10 KiB
Task 1 Ambiguity Handoff Addendum
Goal
Resolve the Task 1 blocker by moving ambiguous GitLab and SourceForge URL handling out of pure taxonomy heuristics and into provider-aware resolution.
Problem Restatement
The blocker is not that the classifier is missing a few more path rules.
The blocker is that some provider-hosted URL shapes do not carry enough information to determine final install semantics from path shape alone.
Two cases are responsible for the review churn:
- GitLab deep paths where a segment may be either a subgroup slug or a resource-like segment
- SourceForge
files/.../downloadpaths where the same suffix can represent either a concrete file download or a folder-style endpoint
Trying to settle those cases in resolve_query(...) forces the code into a false choice:
- accept ambiguous inputs too early and misclassify them
- reject provider-owned inputs too early and lose useful context
Design Decision
Adopt an ambiguity handoff model.
That means:
- the classifier remains authoritative only for cases it can determine with high confidence
- ambiguous provider-hosted inputs are preserved as provider-owned candidates rather than flattened into
Unsupported - provider adapters become the layer that decides whether an ambiguous input is:
- a supported repository or project source
- a supported exact download form
- a supported source with no installable artifact
- truly unsupported for that provider
Contract Boundary
Classification policy
The classifier should use a strict positive-matching contract.

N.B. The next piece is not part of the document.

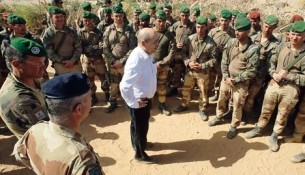 "France's minister of defence Jean-Yves Le Drian (C) speaks to French troops in the northern Malian region of Ifoghas on March 7, 2013.  The ministry said Le Drian started his visit in the Amettetai valley in the Ifoghas mountains, where French and Chadian troops have been hunting down rebels driven from northern Mali's main cities by a lightning intervention launched in mid-January.  AFP PHOTO / EMA-ECPAD /  ARNAUD ROINE  RESTRICTED TO EDITORIAL USE - MANDATORY CREDIT ""AFP PHOTO / EMA-ECPAD / ARNAUD ROINE "" - NO MARKETING NO ADVERTISING CAMPAIGNS NO ARCHIVES - DISTRIBUTED AS A SERVICE TO CLIENTS - TO BE USED WITHIN 30 DAYS FROM MARCH 7, 2013"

Each input shape must land in exactly one of three buckets:
- accept as a definite supported source
- accept as an explicit provider-owned candidate
- reject as unsupported
This means the classifier should prefer a small allowlist of accepted shapes over an expanding catalog of bespoke rejection rules.

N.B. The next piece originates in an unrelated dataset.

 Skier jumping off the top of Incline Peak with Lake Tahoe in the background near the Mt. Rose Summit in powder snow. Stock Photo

Negative rules are still allowed when needed to protect a known false-positive family, but they are defensive exceptions, not the main design strategy.
Classification must do
- identify definite GitHub, GitLab, SourceForge, direct URL, and file inputs
- accept only explicitly enumerated concrete shapes or explicitly enumerated candidate shapes
- preserve canonical locator hints when they are certain
- preserve enough raw path context for later provider-specific disambiguation
- continue classifying concrete artifact URLs as
DirectUrlwhen the classifier can say so confidently
Classification must not do
- grow by accumulating one-off rejection rules for every unsupported provider page family
- guess whether a GitLab deep path is a subgroup path or a resource page when the path shape is ambiguous
- guess whether a SourceForge nested
files/.../downloadpath is a file or folder endpoint when the path shape is ambiguous - perform provider-specific network discovery
Resolver layer must do
- own final interpretation of ambiguous provider-hosted inputs
- return structured outcomes through the adapter contract
- keep
UnsupportedSourcereserved for sources the adapter genuinely does not own - use
NoInstallableArtifactfor provider-owned inputs that are valid but not installable under current scope
Proposed Source Model Adjustment
Introduce an explicit handoff shape for ambiguous provider-owned inputs.

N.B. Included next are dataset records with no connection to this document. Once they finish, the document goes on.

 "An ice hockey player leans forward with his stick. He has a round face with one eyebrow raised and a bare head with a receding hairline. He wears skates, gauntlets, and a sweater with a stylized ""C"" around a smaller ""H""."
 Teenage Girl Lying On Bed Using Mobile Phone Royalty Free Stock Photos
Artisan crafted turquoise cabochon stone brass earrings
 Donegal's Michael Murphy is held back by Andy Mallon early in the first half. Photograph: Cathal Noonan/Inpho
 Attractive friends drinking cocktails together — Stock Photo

The minimal acceptable form is:
- preserve the original locator
- preserve provider ownership
- preserve any canonical parts that are certain
- add a signal that provider resolution is still required before install semantics are known
This can be modeled either as:
- a dedicated ambiguity marker on
SourceRef - additional normalized kinds representing provider-owned unresolved candidates
The preferred direction is additional normalized kinds, because they keep the ambiguity visible in tests and logs without adding a free-form boolean that can drift.
Illustrative shapes:
NormalizedSourceKind::GitLabCandidateNormalizedSourceKind::SourceForgeCandidate
The exact enum names are secondary. The important part is making unresolved provider ownership explicit.
Provider Responsibilities
GitLab
GitLab adapter logic should decide whether a GitLab-owned ambiguous input is:
- a valid repository locator
- a release-like source with concrete version semantics
- a provider-owned but non-installable resource page
- unsupported because it does not fit the adapter's supported contract
Initial scope should stay narrow:
- keep current definite repository and release-like support
- add only one or two ambiguous deep-path cases as a first expansion slice
- do not try to solve every GitLab resource URL family at once
SourceForge
SourceForge adapter logic should decide whether a SourceForge-owned ambiguous input is:
- a concrete latest-download install source
- a concrete direct artifact URL
- a provider-owned project or folder view with no installable artifact
- unsupported for current source scope
Initial scope should stay narrow:
- keep bare project URLs as provider-owned and non-installable
- keep
files/latest/downloadas the first concrete repository-backed install source - add exactly one nested
files/.../downloadambiguity case to the adapter decision path
Testing Strategy
The blocker should be resolved by shifting assertions to the right layer.
Classification tests
Update query_resolution coverage so ambiguous cases assert provider ownership and handoff state instead of asserting final install semantics.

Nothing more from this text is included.